The basic knowledge of phenology has a long history of application in agriculture and forest.
Europe has the longest scientific phenological observation and research history that could be
tracked back as far as the 18th century (Leinonen and Hanninen, 2002; Luterbacher et al., 2007).
In North America, however, Thomas Mikesell started the earliest systematic phenology
observation between 1883 and 1921, about a century later, and recorded about 25 species during
that period of time (Lechowicz, 1995). The modern phenological recording was started by a
Swedish biologist Carolus Linnaeus and a British landowner Robert Marsham in the 18th
century (Lechowicz, 2001). The historical recorder still contributes for today’s research(Sparks
and Carey, 1995). Since then, records of explicit phenological observations were started, and
extensive plant phenological observation networks were established across the world, such as
Encyclopedia of Life (EOL) and Project BudBurst. Nowadays, one of the most influential
phenology watch networks, the Plantwatch, is based in Western Canada and is still very active1.
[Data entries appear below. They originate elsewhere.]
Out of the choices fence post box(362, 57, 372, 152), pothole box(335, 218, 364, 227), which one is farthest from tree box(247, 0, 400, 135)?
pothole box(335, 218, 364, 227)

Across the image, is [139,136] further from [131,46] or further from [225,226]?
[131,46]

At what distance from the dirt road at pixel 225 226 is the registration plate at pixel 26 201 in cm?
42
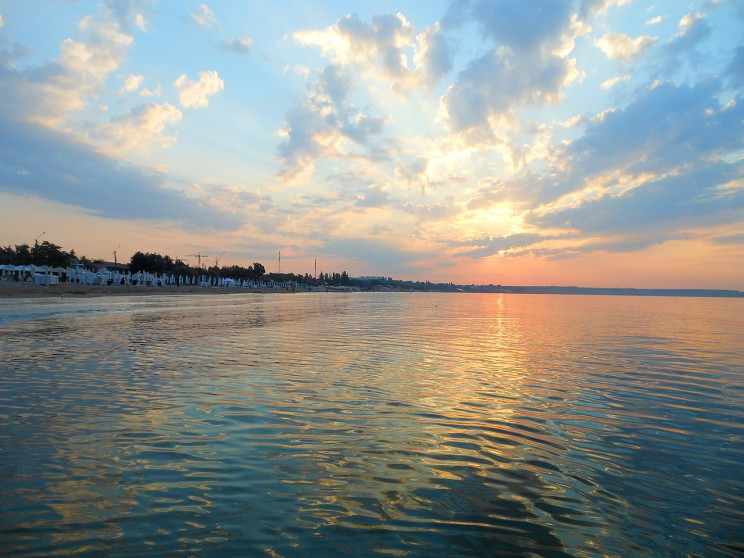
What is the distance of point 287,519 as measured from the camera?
5.70m

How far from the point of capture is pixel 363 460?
305 inches

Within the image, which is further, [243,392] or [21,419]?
[243,392]

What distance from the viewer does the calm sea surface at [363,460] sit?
17.6 ft

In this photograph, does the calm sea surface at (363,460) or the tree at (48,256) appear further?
the tree at (48,256)

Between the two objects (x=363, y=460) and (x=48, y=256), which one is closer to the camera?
(x=363, y=460)

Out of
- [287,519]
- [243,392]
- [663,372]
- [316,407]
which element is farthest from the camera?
[663,372]

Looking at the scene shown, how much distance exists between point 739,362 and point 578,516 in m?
20.6

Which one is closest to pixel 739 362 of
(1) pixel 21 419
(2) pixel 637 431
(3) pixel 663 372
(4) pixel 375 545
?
(3) pixel 663 372

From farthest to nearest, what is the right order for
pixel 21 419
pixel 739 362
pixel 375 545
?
1. pixel 739 362
2. pixel 21 419
3. pixel 375 545

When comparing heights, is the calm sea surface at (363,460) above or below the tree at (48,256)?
below

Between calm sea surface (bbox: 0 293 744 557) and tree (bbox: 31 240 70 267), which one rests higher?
tree (bbox: 31 240 70 267)

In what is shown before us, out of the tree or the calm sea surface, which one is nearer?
the calm sea surface

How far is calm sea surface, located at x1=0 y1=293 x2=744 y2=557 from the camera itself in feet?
17.6

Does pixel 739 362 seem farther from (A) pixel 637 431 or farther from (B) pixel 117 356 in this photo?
(B) pixel 117 356
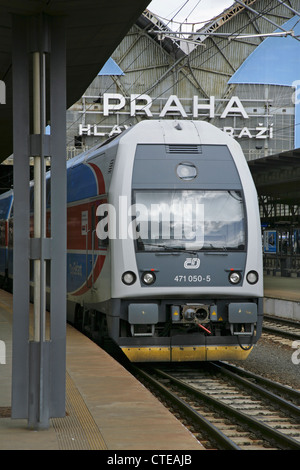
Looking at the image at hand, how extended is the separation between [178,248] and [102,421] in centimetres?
390

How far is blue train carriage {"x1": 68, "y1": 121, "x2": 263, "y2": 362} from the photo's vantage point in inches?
396

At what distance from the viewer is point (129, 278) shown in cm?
1000

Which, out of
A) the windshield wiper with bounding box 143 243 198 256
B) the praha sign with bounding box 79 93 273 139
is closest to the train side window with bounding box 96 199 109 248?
the windshield wiper with bounding box 143 243 198 256

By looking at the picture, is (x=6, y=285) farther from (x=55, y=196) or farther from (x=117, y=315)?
(x=55, y=196)

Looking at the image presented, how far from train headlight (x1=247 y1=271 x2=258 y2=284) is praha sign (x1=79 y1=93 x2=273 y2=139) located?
36684mm

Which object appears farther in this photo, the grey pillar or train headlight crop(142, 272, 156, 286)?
train headlight crop(142, 272, 156, 286)

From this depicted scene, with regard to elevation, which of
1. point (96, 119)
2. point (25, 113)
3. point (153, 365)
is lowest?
point (153, 365)

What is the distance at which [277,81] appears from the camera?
50.1m

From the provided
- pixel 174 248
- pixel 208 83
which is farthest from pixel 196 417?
pixel 208 83

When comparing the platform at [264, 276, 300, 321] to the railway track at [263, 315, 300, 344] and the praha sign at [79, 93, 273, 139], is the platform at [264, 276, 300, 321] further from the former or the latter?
the praha sign at [79, 93, 273, 139]

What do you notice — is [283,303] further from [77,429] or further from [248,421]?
[77,429]

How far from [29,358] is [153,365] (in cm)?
557
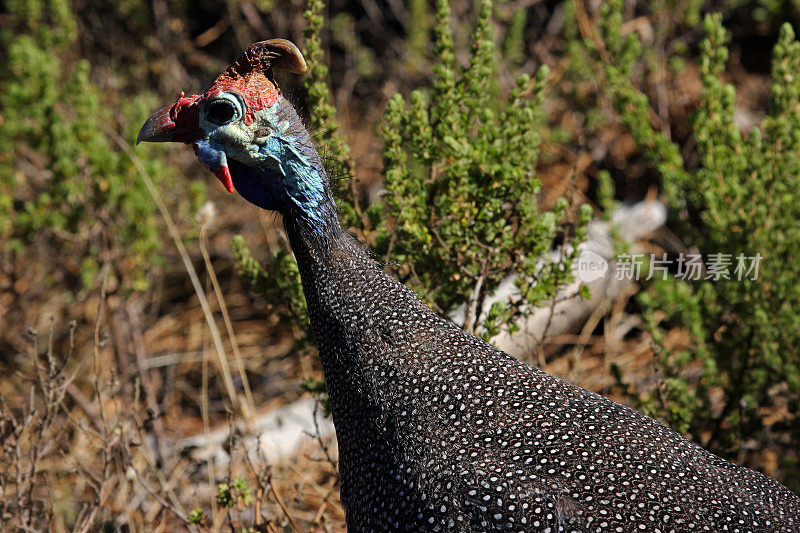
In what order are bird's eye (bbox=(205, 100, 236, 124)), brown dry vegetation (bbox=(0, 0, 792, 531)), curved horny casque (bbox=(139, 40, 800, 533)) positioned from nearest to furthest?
curved horny casque (bbox=(139, 40, 800, 533))
bird's eye (bbox=(205, 100, 236, 124))
brown dry vegetation (bbox=(0, 0, 792, 531))

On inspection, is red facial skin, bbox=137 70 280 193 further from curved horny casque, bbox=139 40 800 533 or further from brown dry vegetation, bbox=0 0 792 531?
brown dry vegetation, bbox=0 0 792 531

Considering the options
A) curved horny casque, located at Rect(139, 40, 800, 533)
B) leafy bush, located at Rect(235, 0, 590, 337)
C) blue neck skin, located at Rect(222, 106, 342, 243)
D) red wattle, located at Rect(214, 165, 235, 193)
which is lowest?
curved horny casque, located at Rect(139, 40, 800, 533)

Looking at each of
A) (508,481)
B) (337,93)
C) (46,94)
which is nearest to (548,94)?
(337,93)

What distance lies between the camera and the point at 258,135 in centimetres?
185

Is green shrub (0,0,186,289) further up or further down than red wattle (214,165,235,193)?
further up

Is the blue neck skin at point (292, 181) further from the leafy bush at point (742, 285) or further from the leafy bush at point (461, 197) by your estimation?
the leafy bush at point (742, 285)

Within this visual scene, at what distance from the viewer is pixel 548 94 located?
4.65m

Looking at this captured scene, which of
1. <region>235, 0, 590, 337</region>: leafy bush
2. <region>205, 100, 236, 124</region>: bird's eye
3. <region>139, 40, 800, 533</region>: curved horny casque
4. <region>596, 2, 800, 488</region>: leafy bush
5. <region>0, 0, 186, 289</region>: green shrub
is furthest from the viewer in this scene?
<region>0, 0, 186, 289</region>: green shrub

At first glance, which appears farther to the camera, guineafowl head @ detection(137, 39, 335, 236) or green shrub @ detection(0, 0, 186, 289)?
green shrub @ detection(0, 0, 186, 289)

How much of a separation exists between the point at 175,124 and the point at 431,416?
93cm

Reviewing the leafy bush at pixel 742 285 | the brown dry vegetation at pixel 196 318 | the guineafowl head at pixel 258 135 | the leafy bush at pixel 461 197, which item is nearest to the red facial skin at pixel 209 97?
the guineafowl head at pixel 258 135

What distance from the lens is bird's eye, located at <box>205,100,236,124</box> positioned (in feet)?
6.02

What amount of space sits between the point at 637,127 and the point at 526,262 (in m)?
1.24

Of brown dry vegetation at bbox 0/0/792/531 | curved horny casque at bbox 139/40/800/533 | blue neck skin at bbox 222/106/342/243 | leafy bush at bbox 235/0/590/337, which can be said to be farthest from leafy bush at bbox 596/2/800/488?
blue neck skin at bbox 222/106/342/243
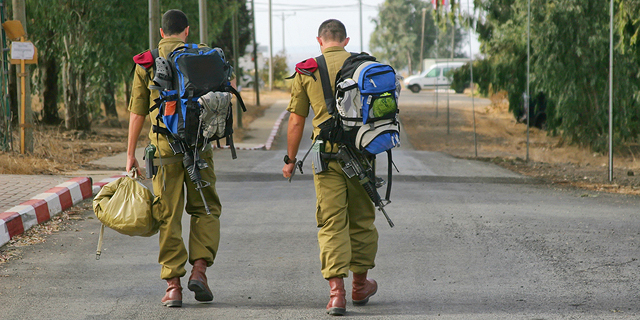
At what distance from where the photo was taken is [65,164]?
11.8 meters

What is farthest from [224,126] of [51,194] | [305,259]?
[51,194]

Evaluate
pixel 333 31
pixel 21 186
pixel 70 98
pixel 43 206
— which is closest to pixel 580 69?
pixel 70 98

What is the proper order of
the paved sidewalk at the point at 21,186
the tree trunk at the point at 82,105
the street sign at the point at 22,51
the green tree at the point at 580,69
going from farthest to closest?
1. the tree trunk at the point at 82,105
2. the green tree at the point at 580,69
3. the street sign at the point at 22,51
4. the paved sidewalk at the point at 21,186

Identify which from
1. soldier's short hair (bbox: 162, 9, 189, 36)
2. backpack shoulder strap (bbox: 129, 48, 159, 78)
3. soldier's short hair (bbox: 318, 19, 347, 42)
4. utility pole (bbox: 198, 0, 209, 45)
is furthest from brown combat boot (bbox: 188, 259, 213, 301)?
utility pole (bbox: 198, 0, 209, 45)

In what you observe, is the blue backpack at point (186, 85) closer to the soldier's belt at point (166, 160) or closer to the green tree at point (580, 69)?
the soldier's belt at point (166, 160)

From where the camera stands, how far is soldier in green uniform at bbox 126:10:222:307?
443 centimetres

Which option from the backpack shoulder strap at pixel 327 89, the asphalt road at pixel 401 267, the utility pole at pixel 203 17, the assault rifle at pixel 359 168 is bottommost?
the asphalt road at pixel 401 267

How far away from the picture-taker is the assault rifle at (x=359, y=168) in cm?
436

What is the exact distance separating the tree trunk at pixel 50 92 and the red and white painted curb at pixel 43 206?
488 inches

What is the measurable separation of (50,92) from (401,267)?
17.7 meters

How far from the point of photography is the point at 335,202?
172 inches

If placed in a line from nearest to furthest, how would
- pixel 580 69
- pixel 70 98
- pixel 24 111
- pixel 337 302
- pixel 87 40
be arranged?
pixel 337 302, pixel 24 111, pixel 87 40, pixel 580 69, pixel 70 98

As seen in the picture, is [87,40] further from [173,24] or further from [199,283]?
[199,283]

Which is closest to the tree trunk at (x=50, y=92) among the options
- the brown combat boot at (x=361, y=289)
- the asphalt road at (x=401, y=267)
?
the asphalt road at (x=401, y=267)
This network has documented phenological observations for decades and covered hundreds of
species' flowering and leave flushing. Beside the field observation, digital camera, aerial photo
(Carreiras et al., 2006), and satellite imagery(Fisher and Mustard, 2007; Reed et al., 1994) have
been introduced into the studying of phenology.
1
http://plantwatch.sunsite.ualberta.ca/misc/tracking.php
Environmental control of budburst
Temperature, thermal time,
Walther
Chilling requirement, photoperiod , CO2 ,
Temperature supply kinetic energy for biochemical reactions and enzyme’s catalyst. It controls
plant’s respiration, growth, and carbon uptake (Saxe et al., 2001). Spring phenology is also
driven by temperature (Menzel, 2003; Morin et al., 2009; Penuelas and Filella, 2001). However,
instead of using temperature itself, heatsum is convenient to describe the rate of development of
plants and their organs. Heatsum is the accumulation of degree-days for a phenological event in
its active period. Degree-days also known as heat units, thermal units, or day degrees and defined
as the accumulation of effective temperature. Generally, it sums the algebraic average of daily
temperature within a range of thematic threshold (Ghelardini et al., 2006; Hunter and Lechowicz,
1992). For example, budburst, the active period from the cessation of dormant to the beginning
of leaf flush, will not happen until temperature surpasses its thermal threshold and certain
amount of heatsum is achieved. Using heatsum as predictor, Reaumur successfully predicted the
occurrence of a phenological stage more than 200 years ago, suggesting heatsum is a constant
and could be used to project future or past phenological event of the same kind. Following this
idea, investigating the relationships between heatsum and phenological events of various species
has become a major topic in phenological researches. Some studies show the rate of botanic
development is linearly related to heatsum (Johnson and Thornley, 1985; Sharpe and Demichele,
1977). Considering the variation of heatsum requirement for different genotypes (Lappalainen,
1994), the distribution of heatsum may therefore reflect the spring phenology and genotypic
ranges of a specific species (Howe et al., 2003).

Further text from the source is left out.